[PROBLEM DESCRIPTION] Copy the stretch from "Measure the distance" through the end of the items, substituting "conifer" for each "pine tree" and leaving everything else unchanged.

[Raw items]
===============

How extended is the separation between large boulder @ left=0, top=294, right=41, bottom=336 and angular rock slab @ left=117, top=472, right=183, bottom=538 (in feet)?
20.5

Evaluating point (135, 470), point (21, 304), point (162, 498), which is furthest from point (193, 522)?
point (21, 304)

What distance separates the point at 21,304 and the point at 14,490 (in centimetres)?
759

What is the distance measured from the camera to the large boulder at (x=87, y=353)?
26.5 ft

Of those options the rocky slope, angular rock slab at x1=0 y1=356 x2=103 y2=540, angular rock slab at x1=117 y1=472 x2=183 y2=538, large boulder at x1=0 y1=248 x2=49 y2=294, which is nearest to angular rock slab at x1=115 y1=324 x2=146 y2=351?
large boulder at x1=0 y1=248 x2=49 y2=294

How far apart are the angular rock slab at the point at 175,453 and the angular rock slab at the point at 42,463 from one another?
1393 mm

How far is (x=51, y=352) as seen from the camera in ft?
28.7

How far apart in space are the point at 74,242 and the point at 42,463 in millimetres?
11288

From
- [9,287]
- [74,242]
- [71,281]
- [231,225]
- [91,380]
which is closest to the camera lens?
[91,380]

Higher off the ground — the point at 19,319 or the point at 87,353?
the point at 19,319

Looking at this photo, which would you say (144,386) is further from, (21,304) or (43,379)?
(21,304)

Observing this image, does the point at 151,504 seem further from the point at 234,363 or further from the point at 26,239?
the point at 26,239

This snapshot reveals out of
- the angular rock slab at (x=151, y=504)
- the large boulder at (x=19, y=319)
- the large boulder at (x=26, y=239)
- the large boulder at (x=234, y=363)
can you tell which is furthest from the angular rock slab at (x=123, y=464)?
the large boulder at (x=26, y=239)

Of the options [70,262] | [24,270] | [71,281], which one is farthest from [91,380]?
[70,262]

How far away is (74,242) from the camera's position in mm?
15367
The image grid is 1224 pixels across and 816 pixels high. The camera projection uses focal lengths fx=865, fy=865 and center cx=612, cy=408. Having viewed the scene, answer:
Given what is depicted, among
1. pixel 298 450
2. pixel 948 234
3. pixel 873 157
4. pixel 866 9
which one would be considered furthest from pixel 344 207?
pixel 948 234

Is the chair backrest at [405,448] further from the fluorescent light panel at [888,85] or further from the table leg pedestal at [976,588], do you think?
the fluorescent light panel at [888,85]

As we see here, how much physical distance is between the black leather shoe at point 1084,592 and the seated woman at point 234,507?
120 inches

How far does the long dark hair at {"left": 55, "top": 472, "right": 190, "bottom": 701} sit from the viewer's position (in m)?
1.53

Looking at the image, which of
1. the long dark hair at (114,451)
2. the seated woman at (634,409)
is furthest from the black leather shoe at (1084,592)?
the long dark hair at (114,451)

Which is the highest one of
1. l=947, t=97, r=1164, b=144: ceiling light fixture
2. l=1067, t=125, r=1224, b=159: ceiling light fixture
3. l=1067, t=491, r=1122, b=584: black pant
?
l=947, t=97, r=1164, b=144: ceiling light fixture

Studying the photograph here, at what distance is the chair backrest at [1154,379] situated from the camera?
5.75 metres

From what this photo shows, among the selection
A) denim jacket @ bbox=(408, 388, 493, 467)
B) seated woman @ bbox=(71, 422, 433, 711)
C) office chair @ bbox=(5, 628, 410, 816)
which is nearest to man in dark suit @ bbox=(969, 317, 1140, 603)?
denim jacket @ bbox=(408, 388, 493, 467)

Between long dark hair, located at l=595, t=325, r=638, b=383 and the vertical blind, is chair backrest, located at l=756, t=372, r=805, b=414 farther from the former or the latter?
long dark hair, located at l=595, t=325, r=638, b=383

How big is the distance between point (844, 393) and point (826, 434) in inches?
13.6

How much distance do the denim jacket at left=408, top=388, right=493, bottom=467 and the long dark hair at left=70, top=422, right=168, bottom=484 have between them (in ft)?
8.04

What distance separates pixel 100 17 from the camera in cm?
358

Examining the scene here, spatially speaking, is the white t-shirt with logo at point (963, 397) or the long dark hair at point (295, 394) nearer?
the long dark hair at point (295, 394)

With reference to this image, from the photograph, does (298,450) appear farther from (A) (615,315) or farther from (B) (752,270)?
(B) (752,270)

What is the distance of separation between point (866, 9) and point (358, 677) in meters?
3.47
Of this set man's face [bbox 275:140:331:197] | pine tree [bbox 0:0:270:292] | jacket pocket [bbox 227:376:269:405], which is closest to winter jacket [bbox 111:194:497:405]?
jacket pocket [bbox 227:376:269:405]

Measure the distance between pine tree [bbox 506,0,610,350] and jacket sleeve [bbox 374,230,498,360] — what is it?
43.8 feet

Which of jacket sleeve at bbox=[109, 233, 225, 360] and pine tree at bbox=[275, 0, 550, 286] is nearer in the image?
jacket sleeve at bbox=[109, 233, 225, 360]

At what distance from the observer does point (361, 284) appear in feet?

===============

[REPLY TO THE TASK]
Measure the distance between conifer [bbox 506,0,610,350] and jacket sleeve [bbox 374,230,498,360] — what is it?
43.8 feet

Which of jacket sleeve at bbox=[109, 233, 225, 360] and conifer at bbox=[275, 0, 550, 286] is nearer in the image?
jacket sleeve at bbox=[109, 233, 225, 360]

At what distance from the observer does point (361, 284) appear in feet?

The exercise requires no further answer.